= What is expected =
Each line below has to be set down again exactly.

= Records =
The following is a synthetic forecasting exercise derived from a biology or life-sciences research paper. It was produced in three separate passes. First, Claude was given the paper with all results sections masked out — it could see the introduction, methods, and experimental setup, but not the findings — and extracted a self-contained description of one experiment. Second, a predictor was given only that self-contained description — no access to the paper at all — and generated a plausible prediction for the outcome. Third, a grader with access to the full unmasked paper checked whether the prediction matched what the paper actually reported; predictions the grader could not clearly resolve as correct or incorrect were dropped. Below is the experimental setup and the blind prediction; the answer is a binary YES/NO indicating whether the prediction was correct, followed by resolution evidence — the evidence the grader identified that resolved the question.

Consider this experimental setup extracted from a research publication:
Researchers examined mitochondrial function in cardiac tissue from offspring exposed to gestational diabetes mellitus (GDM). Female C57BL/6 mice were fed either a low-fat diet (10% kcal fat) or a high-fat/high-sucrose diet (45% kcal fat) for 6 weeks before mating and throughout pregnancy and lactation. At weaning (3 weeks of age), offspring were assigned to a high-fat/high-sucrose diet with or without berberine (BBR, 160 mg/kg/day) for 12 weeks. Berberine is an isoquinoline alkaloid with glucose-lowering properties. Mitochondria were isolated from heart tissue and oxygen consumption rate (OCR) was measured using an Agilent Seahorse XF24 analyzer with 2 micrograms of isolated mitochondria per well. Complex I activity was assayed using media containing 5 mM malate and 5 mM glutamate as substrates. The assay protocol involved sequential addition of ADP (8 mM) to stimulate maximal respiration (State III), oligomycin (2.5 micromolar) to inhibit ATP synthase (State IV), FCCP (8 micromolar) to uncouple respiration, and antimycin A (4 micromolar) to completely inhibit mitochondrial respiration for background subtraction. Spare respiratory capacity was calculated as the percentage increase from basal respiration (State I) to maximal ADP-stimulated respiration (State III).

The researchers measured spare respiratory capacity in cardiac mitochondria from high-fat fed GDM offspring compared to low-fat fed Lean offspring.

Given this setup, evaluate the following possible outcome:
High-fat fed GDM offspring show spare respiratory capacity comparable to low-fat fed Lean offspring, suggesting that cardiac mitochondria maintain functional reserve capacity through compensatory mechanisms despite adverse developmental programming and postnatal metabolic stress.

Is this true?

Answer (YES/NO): NO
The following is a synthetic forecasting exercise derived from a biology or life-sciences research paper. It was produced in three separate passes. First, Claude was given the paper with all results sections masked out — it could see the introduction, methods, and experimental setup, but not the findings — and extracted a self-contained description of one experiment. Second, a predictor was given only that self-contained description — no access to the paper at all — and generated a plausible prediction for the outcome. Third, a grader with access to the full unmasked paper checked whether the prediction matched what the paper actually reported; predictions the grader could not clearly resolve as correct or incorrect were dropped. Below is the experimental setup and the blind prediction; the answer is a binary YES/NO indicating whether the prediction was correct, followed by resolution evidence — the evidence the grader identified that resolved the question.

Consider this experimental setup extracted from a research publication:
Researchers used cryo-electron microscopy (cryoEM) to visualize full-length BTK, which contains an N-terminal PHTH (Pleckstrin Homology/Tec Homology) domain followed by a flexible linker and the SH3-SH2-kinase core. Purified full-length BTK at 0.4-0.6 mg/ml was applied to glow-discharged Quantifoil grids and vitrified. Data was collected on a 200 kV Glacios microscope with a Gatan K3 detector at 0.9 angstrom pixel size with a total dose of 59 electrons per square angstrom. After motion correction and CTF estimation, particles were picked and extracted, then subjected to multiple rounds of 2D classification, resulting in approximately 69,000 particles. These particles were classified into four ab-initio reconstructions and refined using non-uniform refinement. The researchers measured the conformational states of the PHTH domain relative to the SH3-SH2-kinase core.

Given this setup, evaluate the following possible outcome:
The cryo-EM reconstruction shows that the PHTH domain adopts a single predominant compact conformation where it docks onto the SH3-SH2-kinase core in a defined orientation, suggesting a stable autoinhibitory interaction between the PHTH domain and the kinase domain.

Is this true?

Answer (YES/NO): NO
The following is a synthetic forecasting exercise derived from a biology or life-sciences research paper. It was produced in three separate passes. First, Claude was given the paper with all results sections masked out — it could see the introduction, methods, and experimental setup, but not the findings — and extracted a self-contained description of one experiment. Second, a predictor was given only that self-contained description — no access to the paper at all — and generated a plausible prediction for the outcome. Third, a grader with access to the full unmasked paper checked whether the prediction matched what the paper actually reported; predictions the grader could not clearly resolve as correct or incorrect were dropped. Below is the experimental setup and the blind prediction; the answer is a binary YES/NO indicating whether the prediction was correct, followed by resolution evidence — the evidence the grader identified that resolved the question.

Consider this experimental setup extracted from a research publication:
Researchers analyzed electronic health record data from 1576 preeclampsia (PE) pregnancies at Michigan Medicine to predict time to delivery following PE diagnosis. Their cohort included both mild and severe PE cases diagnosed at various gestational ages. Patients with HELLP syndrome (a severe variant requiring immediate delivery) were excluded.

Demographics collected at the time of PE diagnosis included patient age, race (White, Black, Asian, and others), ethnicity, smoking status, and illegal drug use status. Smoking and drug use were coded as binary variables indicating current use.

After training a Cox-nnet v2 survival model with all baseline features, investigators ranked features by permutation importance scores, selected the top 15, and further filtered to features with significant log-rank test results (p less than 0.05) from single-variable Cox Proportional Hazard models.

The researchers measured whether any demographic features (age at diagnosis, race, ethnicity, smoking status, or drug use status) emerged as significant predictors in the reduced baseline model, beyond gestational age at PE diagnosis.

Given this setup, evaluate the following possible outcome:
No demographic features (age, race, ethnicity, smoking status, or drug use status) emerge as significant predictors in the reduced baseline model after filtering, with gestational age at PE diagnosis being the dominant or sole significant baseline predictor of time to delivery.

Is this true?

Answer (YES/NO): NO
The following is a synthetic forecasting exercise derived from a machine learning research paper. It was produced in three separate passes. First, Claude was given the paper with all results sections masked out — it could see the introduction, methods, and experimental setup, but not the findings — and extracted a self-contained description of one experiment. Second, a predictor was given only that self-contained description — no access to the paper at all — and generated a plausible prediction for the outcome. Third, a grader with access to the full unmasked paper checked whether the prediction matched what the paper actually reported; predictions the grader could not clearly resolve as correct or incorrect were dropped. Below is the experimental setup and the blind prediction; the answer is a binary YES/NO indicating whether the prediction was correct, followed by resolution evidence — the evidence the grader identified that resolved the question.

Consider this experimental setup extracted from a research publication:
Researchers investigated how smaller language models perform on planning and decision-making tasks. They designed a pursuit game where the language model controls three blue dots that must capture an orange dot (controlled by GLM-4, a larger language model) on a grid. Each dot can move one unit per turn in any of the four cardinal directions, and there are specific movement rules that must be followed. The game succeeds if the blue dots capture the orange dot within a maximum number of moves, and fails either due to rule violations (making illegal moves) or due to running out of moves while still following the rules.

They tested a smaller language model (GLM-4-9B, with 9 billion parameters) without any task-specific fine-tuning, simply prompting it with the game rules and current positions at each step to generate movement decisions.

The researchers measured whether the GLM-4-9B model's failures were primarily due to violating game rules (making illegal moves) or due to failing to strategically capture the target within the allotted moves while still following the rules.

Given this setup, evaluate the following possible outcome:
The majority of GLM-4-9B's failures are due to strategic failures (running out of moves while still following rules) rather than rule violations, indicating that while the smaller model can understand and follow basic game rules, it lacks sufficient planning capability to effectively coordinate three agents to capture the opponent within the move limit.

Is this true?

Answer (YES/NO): NO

= Answer =
The following is a synthetic forecasting exercise derived from a biology or life-sciences research paper. It was produced in three separate passes. First, Claude was given the paper with all results sections masked out — it could see the introduction, methods, and experimental setup, but not the findings — and extracted a self-contained description of one experiment. Second, a predictor was given only that self-contained description — no access to the paper at all — and generated a plausible prediction for the outcome. Third, a grader with access to the full unmasked paper checked whether the prediction matched what the paper actually reported; predictions the grader could not clearly resolve as correct or incorrect were dropped. Below is the experimental setup and the blind prediction; the answer is a binary YES/NO indicating whether the prediction was correct, followed by resolution evidence — the evidence the grader identified that resolved the question.

Consider this experimental setup extracted from a research publication:
Researchers examined mitochondrial function in cardiac tissue from offspring exposed to gestational diabetes mellitus (GDM). Female C57BL/6 mice were fed either a low-fat diet (10% kcal fat) or a high-fat/high-sucrose diet (45% kcal fat) for 6 weeks before mating and throughout pregnancy and lactation. At weaning (3 weeks of age), offspring were assigned to a high-fat/high-sucrose diet with or without berberine (BBR, 160 mg/kg/day) for 12 weeks. Berberine is an isoquinoline alkaloid with glucose-lowering properties. Mitochondria were isolated from heart tissue and oxygen consumption rate (OCR) was measured using an Agilent Seahorse XF24 analyzer with 2 micrograms of isolated mitochondria per well. Complex I activity was assayed using media containing 5 mM malate and 5 mM glutamate as substrates. The assay protocol involved sequential addition of ADP (8 mM) to stimulate maximal respiration (State III), oligomycin (2.5 micromolar) to inhibit ATP synthase (State IV), FCCP (8 micromolar) to uncouple respiration, and antimycin A (4 micromolar) to completely inhibit mitochondrial respiration for background subtraction. Spare respiratory capacity was calculated as the percentage increase from basal respiration (State I) to maximal ADP-stimulated respiration (State III).

The researchers measured spare respiratory capacity in cardiac mitochondria from high-fat fed GDM offspring compared to low-fat fed Lean offspring.

Given this setup, evaluate the following possible outcome:
High-fat fed GDM offspring show spare respiratory capacity comparable to low-fat fed Lean offspring, suggesting that cardiac mitochondria maintain functional reserve capacity through compensatory mechanisms despite adverse developmental programming and postnatal metabolic stress.

Is this true?

Answer (YES/NO): NO
The following is a synthetic forecasting exercise derived from a biology or life-sciences research paper. It was produced in three separate passes. First, Claude was given the paper with all results sections masked out — it could see the introduction, methods, and experimental setup, but not the findings — and extracted a self-contained description of one experiment. Second, a predictor was given only that self-contained description — no access to the paper at all — and generated a plausible prediction for the outcome. Third, a grader with access to the full unmasked paper checked whether the prediction matched what the paper actually reported; predictions the grader could not clearly resolve as correct or incorrect were dropped. Below is the experimental setup and the blind prediction; the answer is a binary YES/NO indicating whether the prediction was correct, followed by resolution evidence — the evidence the grader identified that resolved the question.

Consider this experimental setup extracted from a research publication:
Researchers used cryo-electron microscopy (cryoEM) to visualize full-length BTK, which contains an N-terminal PHTH (Pleckstrin Homology/Tec Homology) domain followed by a flexible linker and the SH3-SH2-kinase core. Purified full-length BTK at 0.4-0.6 mg/ml was applied to glow-discharged Quantifoil grids and vitrified. Data was collected on a 200 kV Glacios microscope with a Gatan K3 detector at 0.9 angstrom pixel size with a total dose of 59 electrons per square angstrom. After motion correction and CTF estimation, particles were picked and extracted, then subjected to multiple rounds of 2D classification, resulting in approximately 69,000 particles. These particles were classified into four ab-initio reconstructions and refined using non-uniform refinement. The researchers measured the conformational states of the PHTH domain relative to the SH3-SH2-kinase core.

Given this setup, evaluate the following possible outcome:
The cryo-EM reconstruction shows that the PHTH domain adopts a single predominant compact conformation where it docks onto the SH3-SH2-kinase core in a defined orientation, suggesting a stable autoinhibitory interaction between the PHTH domain and the kinase domain.

Is this true?

Answer (YES/NO): NO
The following is a synthetic forecasting exercise derived from a biology or life-sciences research paper. It was produced in three separate passes. First, Claude was given the paper with all results sections masked out — it could see the introduction, methods, and experimental setup, but not the findings — and extracted a self-contained description of one experiment. Second, a predictor was given only that self-contained description — no access to the paper at all — and generated a plausible prediction for the outcome. Third, a grader with access to the full unmasked paper checked whether the prediction matched what the paper actually reported; predictions the grader could not clearly resolve as correct or incorrect were dropped. Below is the experimental setup and the blind prediction; the answer is a binary YES/NO indicating whether the prediction was correct, followed by resolution evidence — the evidence the grader identified that resolved the question.

Consider this experimental setup extracted from a research publication:
Researchers analyzed electronic health record data from 1576 preeclampsia (PE) pregnancies at Michigan Medicine to predict time to delivery following PE diagnosis. Their cohort included both mild and severe PE cases diagnosed at various gestational ages. Patients with HELLP syndrome (a severe variant requiring immediate delivery) were excluded.

Demographics collected at the time of PE diagnosis included patient age, race (White, Black, Asian, and others), ethnicity, smoking status, and illegal drug use status. Smoking and drug use were coded as binary variables indicating current use.

After training a Cox-nnet v2 survival model with all baseline features, investigators ranked features by permutation importance scores, selected the top 15, and further filtered to features with significant log-rank test results (p less than 0.05) from single-variable Cox Proportional Hazard models.

The researchers measured whether any demographic features (age at diagnosis, race, ethnicity, smoking status, or drug use status) emerged as significant predictors in the reduced baseline model, beyond gestational age at PE diagnosis.

Given this setup, evaluate the following possible outcome:
No demographic features (age, race, ethnicity, smoking status, or drug use status) emerge as significant predictors in the reduced baseline model after filtering, with gestational age at PE diagnosis being the dominant or sole significant baseline predictor of time to delivery.

Is this true?

Answer (YES/NO): NO
The following is a synthetic forecasting exercise derived from a machine learning research paper. It was produced in three separate passes. First, Claude was given the paper with all results sections masked out — it could see the introduction, methods, and experimental setup, but not the findings — and extracted a self-contained description of one experiment. Second, a predictor was given only that self-contained description — no access to the paper at all — and generated a plausible prediction for the outcome. Third, a grader with access to the full unmasked paper checked whether the prediction matched what the paper actually reported; predictions the grader could not clearly resolve as correct or incorrect were dropped. Below is the experimental setup and the blind prediction; the answer is a binary YES/NO indicating whether the prediction was correct, followed by resolution evidence — the evidence the grader identified that resolved the question.

Consider this experimental setup extracted from a research publication:
Researchers investigated how smaller language models perform on planning and decision-making tasks. They designed a pursuit game where the language model controls three blue dots that must capture an orange dot (controlled by GLM-4, a larger language model) on a grid. Each dot can move one unit per turn in any of the four cardinal directions, and there are specific movement rules that must be followed. The game succeeds if the blue dots capture the orange dot within a maximum number of moves, and fails either due to rule violations (making illegal moves) or due to running out of moves while still following the rules.

They tested a smaller language model (GLM-4-9B, with 9 billion parameters) without any task-specific fine-tuning, simply prompting it with the game rules and current positions at each step to generate movement decisions.

The researchers measured whether the GLM-4-9B model's failures were primarily due to violating game rules (making illegal moves) or due to failing to strategically capture the target within the allotted moves while still following the rules.

Given this setup, evaluate the following possible outcome:
The majority of GLM-4-9B's failures are due to strategic failures (running out of moves while still following rules) rather than rule violations, indicating that while the smaller model can understand and follow basic game rules, it lacks sufficient planning capability to effectively coordinate three agents to capture the opponent within the move limit.

Is this true?

Answer (YES/NO): NO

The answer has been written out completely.